While nerves have eased somewhat after the world’s two largest economies signed a preliminary trade agreement on Wednesday, uncertainty regarding a second phase agreement and the fact that the US is keeping tariffs on some $360 billion of Chinese imports until the US presidential election in November has tempered the positive tone in global markets.
“Although the signing of phase one of the trade deal took the concern off the market, uncertainty on phase two and tariff reductions again gripped the market,” ANZ Research analyst John Bromhead said in a note this morning.
“Industrial metals could not hold their gains, as the market still seems to be measuring the implications of the trade deal,” he added.
Market participants were also cautious this morning following the release of a slew of Chinese economic that showed year-on-year declines in the country’s gross domestic product (GDP), retail sales and industrial production – see other highlights below.
But China’s National Bureau of Statistics (NBS) said the economy was generally stable in 2019 with the main projected targets for development achieved, despite the easing. The NBS also said that the economy faces mounting downward pressure, and the country will take coordinated steps to ensure steady economic growth.
In terms of the SHFE base metals, nickel was the clear underperformer with its most-traded March contract dropping to 111,210 yuan ($16,157) per tonne at the close of morning trading on Friday, down by down by 2,310 yuan per tonne - or 2.1% - from Thursday’s close of 108,900 yuan per tonne.
This follows similar weakness in on the London Metal Exchange on Thursday, when the three-month nickel price plunged by 3.5% to close at $13,775 per tonne
, losing more than $650 per tonne from an intraday high of $14,435 per tonne.
Elsewhere, June tin rose by 0.4% to 140,220 yuan per tonne, March zinc edged up by 0.2% to 18,325 yuan per tonne, while March copper was unchanged at 49,200 yuan per tonne, March aluminium dipped by 0.1% to 14,285 yuan per tonne and March lead fell by 0.9% to 15,160 yuan per tonne.
- The dollar index, which gauges the strength of the US dollar against a basket of foreign currencies, changed little at 97.30 as at 11.33am Shanghai time.

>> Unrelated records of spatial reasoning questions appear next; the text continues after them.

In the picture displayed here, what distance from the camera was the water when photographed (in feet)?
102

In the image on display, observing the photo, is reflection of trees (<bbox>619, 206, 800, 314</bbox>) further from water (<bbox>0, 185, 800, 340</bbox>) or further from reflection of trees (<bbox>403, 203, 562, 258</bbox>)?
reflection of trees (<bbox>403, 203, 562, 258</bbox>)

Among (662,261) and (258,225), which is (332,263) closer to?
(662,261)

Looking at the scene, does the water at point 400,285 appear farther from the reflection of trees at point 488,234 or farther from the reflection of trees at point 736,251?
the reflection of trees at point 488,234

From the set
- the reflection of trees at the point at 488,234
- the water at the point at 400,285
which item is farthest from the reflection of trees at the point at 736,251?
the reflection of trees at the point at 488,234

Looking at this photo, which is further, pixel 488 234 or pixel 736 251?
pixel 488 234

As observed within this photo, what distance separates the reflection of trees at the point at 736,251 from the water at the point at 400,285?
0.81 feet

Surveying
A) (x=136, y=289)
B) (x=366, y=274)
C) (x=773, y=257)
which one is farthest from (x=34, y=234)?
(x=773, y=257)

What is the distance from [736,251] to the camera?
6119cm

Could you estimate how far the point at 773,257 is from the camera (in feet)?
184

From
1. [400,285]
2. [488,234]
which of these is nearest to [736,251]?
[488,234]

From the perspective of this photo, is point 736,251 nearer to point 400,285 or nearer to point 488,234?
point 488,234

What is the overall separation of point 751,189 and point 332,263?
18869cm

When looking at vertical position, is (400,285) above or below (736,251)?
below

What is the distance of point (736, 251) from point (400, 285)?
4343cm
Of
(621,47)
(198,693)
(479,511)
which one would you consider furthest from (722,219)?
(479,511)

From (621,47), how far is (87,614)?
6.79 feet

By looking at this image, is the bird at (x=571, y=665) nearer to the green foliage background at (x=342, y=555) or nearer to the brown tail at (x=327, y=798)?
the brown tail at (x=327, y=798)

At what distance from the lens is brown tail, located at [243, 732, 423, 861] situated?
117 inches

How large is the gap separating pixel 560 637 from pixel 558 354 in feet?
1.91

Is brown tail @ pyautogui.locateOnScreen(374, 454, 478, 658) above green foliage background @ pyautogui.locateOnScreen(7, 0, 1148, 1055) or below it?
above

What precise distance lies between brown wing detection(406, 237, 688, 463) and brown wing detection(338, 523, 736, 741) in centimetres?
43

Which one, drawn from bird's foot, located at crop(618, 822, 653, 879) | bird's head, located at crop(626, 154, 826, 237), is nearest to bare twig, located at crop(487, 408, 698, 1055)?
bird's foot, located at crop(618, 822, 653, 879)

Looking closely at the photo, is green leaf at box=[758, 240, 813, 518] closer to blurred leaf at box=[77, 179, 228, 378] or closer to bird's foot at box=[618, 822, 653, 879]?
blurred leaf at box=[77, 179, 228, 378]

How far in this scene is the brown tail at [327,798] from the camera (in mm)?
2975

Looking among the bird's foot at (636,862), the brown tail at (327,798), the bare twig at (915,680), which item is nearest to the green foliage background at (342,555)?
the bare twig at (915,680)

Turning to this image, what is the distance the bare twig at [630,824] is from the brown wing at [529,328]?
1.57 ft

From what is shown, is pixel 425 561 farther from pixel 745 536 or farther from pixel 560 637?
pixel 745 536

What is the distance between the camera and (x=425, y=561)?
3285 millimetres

- In data already out on Friday, China's year-on-year GDP growth stood at 6.1% in 2019, down from 6.6% in 2018, according to NBS data. The country registered industrial output growth of 5.7% last year, compared with 6.2% in 2018. Fixed-asset investments expanded by 5.4% year on year in 2019, versus 5.9% for the previous year. Retail sales increased by 8.0% year on year in 2019, down from 9.0% growth in 2018, the NBS said.
- Data of note scheduled for later on Friday include the European Union’s consumer price index (CPI), United Kingdom retail sales and a slew of US releases including building permits, housing starts, industrial production, JOLTS job openings and the University of Michigan’s consumer sentiment and inflation expectations.